WORK REQUEST: Leaving out all pictures, write out word for word the lines from the one containing "Here’s what Salman" to the end of the data below.

INPUT DATA:
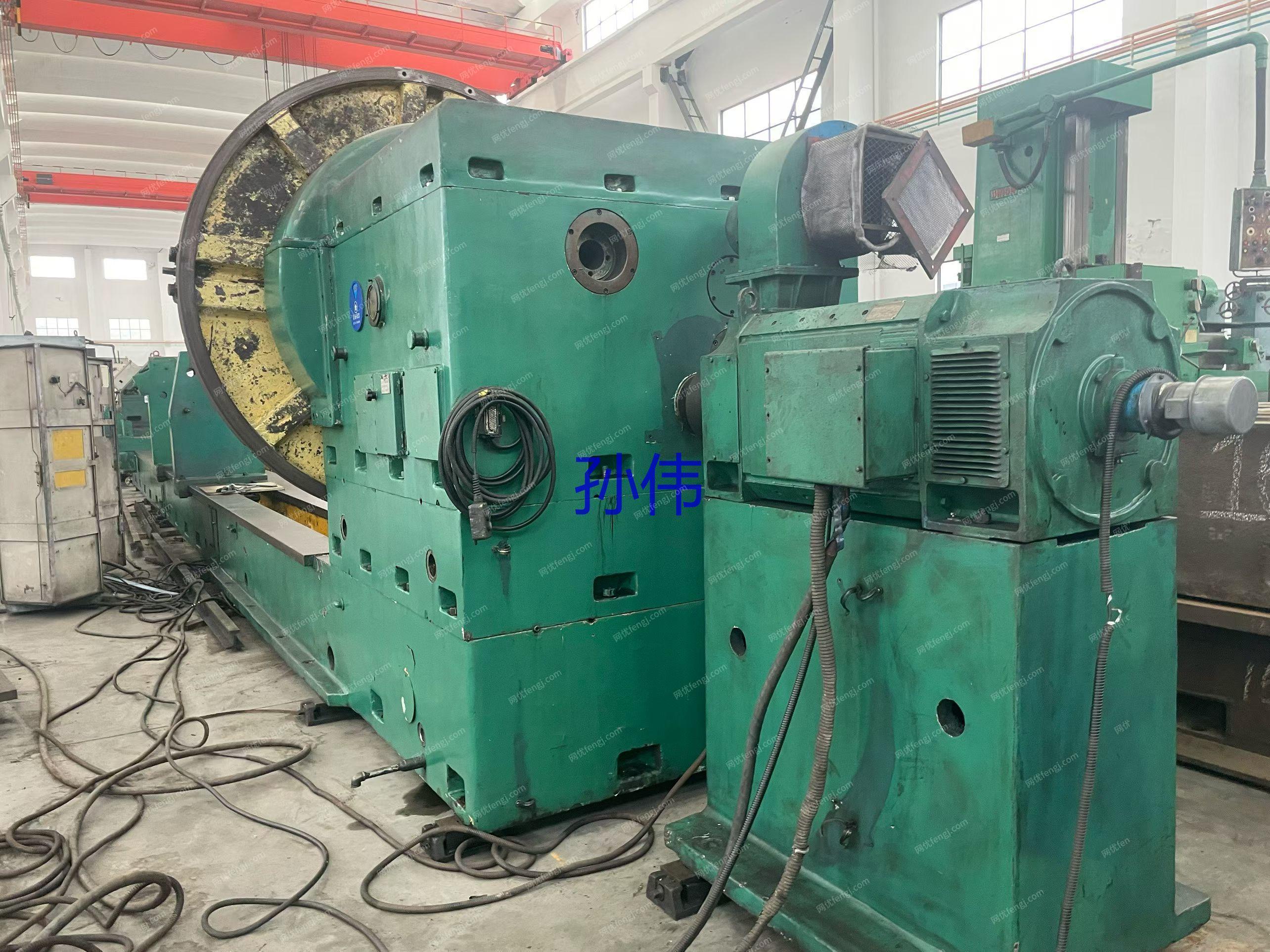 二手压力机转让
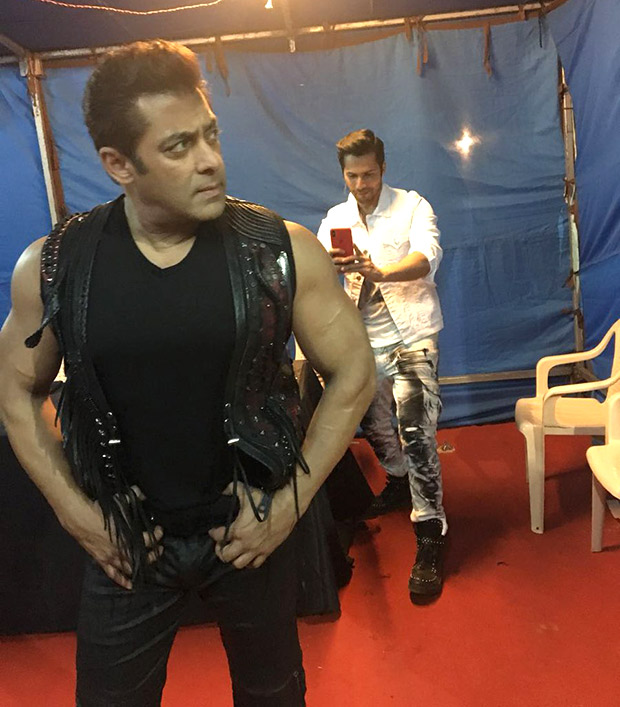 Here’s what Salman Khan asked his fans about on social media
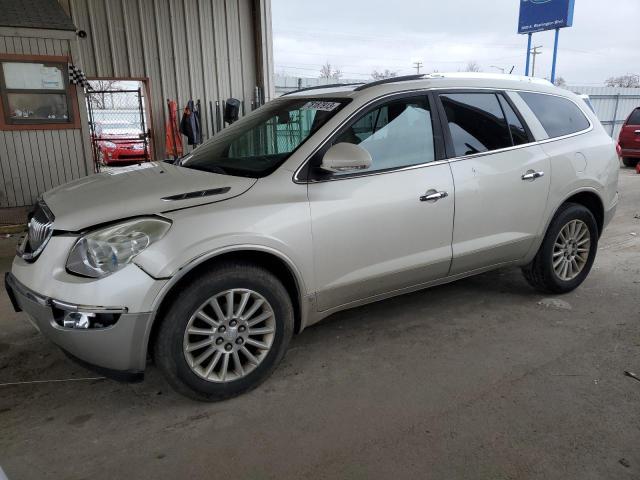 2008 Buick Enclave CXL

SOLUTION TO THIS PROBLEM:
 Here’s what Salman Khan asked his fans about on social media
 2008 Buick Enclave CXL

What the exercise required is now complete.